» TESTO DEL DOCUMENTO
....................

Tuttavia, dopo gli incredibili risultati raggiunti in così poco tempo dal Presidente salvadoregno in materia di ordine pubblico, con la nazione passata dai primi agli ultimi posti nelle classifiche degli omicidi attraverso il semplice arresto dei criminali, successo che ha poi portato Bukele ha ottenere un plebiscito alle elezioni del mese scorso (febbraio 2024), ho sentito il dovere di rivalutarlo pienamente.

In primis del personaggio è interessante ricordare l’estrazione: discendente da parte di padre di una famiglia cristiana palestinese (ma con il genitore divenuto in seguito imam), è cresciuto mezzo musulmano e mezzo cattolico e ha sposato una psicologa ebrea. Di questi tempi, sinceramente non nulla da eccepire.

Per quanto riguarda invece la proposta politica, si tratta di un misto di classico populismo e sano liberalismo orientato al bilanciamento tra ordine e libertà, che in democrazia non può che tradursi in una difesa della legalità con ogni strumento che il sistema consente. Bukele inoltre è a tutti gli effetti un candidato “indipendente” anche dal punto di vista formale, avendo liquidato con la sua personalità il decadente bipartitismo degli ultimi trent’anni.

Gli “osservatori internazionali” hanno tentato di ridurre il fenomeno Bukele alla solita pantomima da “Repubblica delle Banane”, caratterizzata dall’ascesa al potere di una cricca che non avendo avuto successo nella criminalità organizzata si è buttata in politica e che avrebbe adottato provvedimenti maquillage corrompendo i boss mafiosi per comprarsi un po’ di pace sociale.

Eppure, i risultati sono stati così rapidi e sorprendenti che le chiacchiere umanitarie stanno a zero: fino alla proclamazione del régimen de excepción all’inizio del 2022, il salvadoregno medio non poteva nemmeno uscire di casa (per pericolo di finire tra le “vittime collaterali” di qualche schermaglia tra delinquenti) né mandare i figli a scuola (perché il rischio che venissero reclutati dalle gang era costante), e i negozianti non potevano gestire le proprie attività senza pagare il pizzo o violare il coprifuoco imposto dalle pandillas.

....................

» VOCI DEL DATASET
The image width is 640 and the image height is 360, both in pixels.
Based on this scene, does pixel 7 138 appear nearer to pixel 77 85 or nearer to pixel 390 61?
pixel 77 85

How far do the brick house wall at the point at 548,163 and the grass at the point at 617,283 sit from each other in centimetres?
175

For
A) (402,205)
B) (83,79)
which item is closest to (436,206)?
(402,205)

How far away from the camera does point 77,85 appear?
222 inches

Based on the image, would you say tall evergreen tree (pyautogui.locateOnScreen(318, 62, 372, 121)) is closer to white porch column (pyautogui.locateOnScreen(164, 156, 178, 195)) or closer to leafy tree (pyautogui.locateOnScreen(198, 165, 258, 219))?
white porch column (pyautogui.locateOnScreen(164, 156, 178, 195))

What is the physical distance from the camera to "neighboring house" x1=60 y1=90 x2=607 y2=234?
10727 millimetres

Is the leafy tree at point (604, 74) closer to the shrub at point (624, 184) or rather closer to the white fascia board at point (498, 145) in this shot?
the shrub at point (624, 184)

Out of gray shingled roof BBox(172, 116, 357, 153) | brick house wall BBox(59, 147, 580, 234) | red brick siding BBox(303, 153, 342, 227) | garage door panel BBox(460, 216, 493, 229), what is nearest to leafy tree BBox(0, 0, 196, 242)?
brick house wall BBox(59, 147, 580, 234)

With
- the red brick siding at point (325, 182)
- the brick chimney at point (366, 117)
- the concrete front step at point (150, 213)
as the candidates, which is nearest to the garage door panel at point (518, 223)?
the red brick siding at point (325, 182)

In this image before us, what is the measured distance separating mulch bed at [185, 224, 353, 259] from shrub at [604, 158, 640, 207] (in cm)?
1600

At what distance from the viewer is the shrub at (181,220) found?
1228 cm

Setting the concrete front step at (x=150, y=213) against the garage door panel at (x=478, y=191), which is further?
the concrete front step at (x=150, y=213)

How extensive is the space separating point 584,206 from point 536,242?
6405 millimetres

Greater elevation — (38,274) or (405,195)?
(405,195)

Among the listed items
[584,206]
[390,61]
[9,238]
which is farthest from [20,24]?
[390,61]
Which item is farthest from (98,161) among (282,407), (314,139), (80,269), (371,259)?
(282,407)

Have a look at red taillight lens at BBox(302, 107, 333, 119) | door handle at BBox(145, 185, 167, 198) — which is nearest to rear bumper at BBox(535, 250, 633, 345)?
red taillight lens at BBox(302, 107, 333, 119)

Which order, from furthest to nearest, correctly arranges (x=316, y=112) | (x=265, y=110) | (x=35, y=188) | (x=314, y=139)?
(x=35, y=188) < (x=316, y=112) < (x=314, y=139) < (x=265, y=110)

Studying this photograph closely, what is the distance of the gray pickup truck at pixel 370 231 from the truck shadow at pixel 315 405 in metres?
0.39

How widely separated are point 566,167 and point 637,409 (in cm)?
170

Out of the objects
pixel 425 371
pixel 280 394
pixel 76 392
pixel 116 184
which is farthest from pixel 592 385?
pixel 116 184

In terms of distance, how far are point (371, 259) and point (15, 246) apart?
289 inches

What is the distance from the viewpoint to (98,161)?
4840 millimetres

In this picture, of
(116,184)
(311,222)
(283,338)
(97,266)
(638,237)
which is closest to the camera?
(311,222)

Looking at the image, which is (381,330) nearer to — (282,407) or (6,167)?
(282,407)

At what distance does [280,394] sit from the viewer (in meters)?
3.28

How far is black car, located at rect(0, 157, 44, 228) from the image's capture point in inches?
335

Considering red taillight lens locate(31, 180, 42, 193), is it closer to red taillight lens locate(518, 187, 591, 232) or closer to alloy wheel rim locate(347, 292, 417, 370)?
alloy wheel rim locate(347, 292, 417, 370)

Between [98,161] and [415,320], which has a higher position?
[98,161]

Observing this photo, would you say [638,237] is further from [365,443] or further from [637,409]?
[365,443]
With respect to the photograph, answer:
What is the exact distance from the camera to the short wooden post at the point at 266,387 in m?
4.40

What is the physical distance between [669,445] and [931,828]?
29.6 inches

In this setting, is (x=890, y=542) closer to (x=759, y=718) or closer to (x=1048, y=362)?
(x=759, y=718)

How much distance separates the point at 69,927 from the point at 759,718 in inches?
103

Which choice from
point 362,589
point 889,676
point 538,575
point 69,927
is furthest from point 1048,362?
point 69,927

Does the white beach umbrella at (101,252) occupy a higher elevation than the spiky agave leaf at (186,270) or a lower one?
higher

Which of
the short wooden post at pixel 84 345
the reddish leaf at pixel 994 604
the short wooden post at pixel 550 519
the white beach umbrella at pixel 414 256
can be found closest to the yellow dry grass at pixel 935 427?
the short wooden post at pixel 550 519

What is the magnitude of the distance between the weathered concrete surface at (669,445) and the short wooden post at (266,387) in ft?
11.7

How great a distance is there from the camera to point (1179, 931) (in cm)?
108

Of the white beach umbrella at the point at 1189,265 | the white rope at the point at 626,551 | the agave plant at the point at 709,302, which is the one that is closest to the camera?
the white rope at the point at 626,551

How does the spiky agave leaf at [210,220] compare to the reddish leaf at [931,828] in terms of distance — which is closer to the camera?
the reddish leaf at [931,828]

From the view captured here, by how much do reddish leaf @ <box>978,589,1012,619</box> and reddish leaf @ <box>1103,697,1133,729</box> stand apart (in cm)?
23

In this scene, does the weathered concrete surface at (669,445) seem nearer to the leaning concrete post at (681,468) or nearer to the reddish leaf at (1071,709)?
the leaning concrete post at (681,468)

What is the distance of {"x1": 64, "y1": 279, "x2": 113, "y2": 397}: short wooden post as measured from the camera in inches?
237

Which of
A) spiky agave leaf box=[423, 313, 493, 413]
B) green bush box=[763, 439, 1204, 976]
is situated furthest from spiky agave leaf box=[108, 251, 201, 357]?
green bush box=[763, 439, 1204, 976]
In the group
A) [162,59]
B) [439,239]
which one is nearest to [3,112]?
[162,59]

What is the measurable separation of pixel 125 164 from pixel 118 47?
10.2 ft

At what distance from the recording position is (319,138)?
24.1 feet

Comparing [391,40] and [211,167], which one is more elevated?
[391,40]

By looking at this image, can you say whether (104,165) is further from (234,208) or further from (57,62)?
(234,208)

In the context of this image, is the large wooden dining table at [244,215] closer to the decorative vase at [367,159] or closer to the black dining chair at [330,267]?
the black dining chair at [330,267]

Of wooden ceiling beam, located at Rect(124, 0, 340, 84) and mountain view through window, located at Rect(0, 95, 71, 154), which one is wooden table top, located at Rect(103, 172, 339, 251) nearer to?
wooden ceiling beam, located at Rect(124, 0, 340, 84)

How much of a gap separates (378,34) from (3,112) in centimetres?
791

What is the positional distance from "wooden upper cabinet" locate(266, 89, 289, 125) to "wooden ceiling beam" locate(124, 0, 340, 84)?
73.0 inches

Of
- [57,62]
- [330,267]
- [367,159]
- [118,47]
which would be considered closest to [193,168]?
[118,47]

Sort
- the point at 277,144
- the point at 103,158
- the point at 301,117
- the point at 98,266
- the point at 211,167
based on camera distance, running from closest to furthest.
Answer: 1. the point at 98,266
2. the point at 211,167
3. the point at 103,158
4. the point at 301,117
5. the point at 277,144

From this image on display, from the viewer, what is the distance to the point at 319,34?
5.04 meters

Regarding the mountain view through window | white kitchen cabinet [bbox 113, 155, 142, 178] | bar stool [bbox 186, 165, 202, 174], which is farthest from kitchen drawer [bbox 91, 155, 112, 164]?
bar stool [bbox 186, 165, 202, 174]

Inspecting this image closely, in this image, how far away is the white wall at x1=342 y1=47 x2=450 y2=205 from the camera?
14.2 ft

....................

» ESERCIZI
A. Rispondi alle domande sul testo su Bukele:
(i) Chi ha sposato Bukele?
(ii) Quando è stato proclamato il régimen de excepción?
(iii) Per quanti anni era durato il bipartitismo liquidato da Bukele?
B. Prosegui il testo su Bukele dopo l'ultima frase riportata.
Le voci costituiscono un materiale a sé, distinto dal testo.

» SOLUZIONI
A.
(i) Una psicologa ebrea.
(ii) All'inizio del 2022.
(iii) Trent'anni.

B.
La “dura repressione” è stata solo caratterizzata dall’arresto in massa dei componenti delle gang. Non ci sono nemmeno stati bagni di sanguestragi eclatanti da far commemorare alle opinioni pubbliche con bandierine, striscioni e candeline: il governo di Bukele si è limitato a inasprire le pene per i capimafia (che in precedenza erano al massimo di nove anni!) e abbassare l’età della responsabilità penale da 16 a 12 anni (considerando che le cosiddette maras riuscivano ad assoldare migliaia di ragazzini proprio per la garanzia di totale impunità offerta dalla loro giovane età).

In tutto questo, l’unica difficoltà è stata quella per l’appunto di doversi subire il piagnisteo quotidiano sui “diritti umani”: ma il Nostro non ha mai utilizzato tale fastidio quale alibi per giustificare l’inerzia e il lassismo, un comportamento al quale invece sono adusi  i destrorsi occidentali una volta al governo. Anzi, Bukele non si è mai tirato indietro nel puntare il dito contro i suoi nemici, e nei suoi numerosi discorsi ha apertamente attaccato le organizzazioni internazionali e persino gli Stati Uniti per aver portato il Paese sull’orlo del collasso (per esempio, tra le altre cose, rispendendo i criminali salvadoregni in patria ma al contempo impedendo al governo di processarli sempre per la questione dei limiti di età).

Ho deciso di far tradurre dall’intelligenza artificiale uno dei discorsi più noti di Bukele contro l’umanitarismo peloso dei suoi avversari. Devo osservare, con imbarazzo, che nella nostra lingua la sua voce mi ricorda quella di Gianluigi Paragone, e la cosa mi fa abbastanza sorridere perché sinceramente trovo difficile pensare che l’ex senatore “panpopulista” potrebbe in qualche modo rappresentare una versione anche solo “all’amatriciana” del campione salvadoregno (forse il tono è simile per motivi generazionali, o addirittura… etnici?).

Non che nel panorama politico nostrano spicchi qualche altra personalità in grado di provvedere a una minima “manutezione” dell’ordine pubblico: da questa prospettiva, la Meloni e i suoi accoliti dovrebbero andare a nascondersi. Lo stesso discorso purtroppo vale però per l’intero schieramento delle nazioni occidentali: sembrano tutti terrorizzati dall’idea che qualcuno possa definirli “cattivoni”.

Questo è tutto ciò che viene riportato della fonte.